L´avocate a précisé que le milieu de terrain a bien touché en février une " prime à la signature" après son engagement avec Galatasaray lors du mercato hivernal, en provenance de Metz ( L1), puis a bien reçu les " primes collectives de match", mais que " le salaire mensuel qu´il doit percevoir ne lui a pas été payé".
" Partant de là, a ajouté Me Moyersoen, Franck Ribéry considère qu´il a une juste cause pour résilier son contrat. A partir du moment où un joueur n´est pas payé pendant quatre mois, c´est, par rapport au règlement FIFA, une juste cause qui permet d´obtenir sa libération et la possibilité d´aller signer dans un autre club."

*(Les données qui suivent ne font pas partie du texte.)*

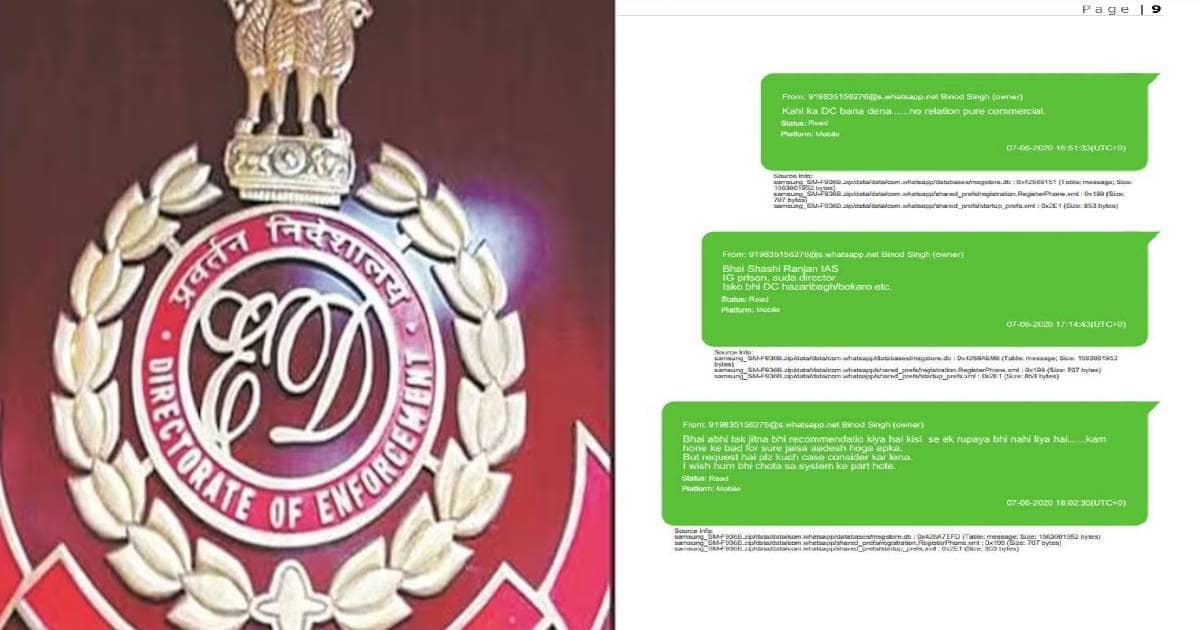 झारखंड में गरीब होनहारों की नौकरी बेच रहा है सत्ता का दलाल, ईडी ने जारी किया सनसनीखेज व्हाट्सएप चैट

Après avoir envoyé plusieurs lettres recommandées, Ribéry a adressé une lettre de résiliation à Galatasaray et a saisi mardi la Chambre de règlement des litiges de la Fédération internationale ( FIFA) à qui il revient, selon l´avocate, de statuer désormais.
Concernant les documents que le club turc dit avoir adressé à la FIFA, au joueur, et à l´Olympique de Marseille, l´avocate de Ribéry a indiqué: " Premièrement, je ne les ai pas vus. Deuxièmement, ils ont envoyé cela après que le joueur a résilié son contrat. C´est trop tard."
L´international Espoirs français, qui considère être libre, s´est engagé mercredi pour quatre ans en faveur de l´OM.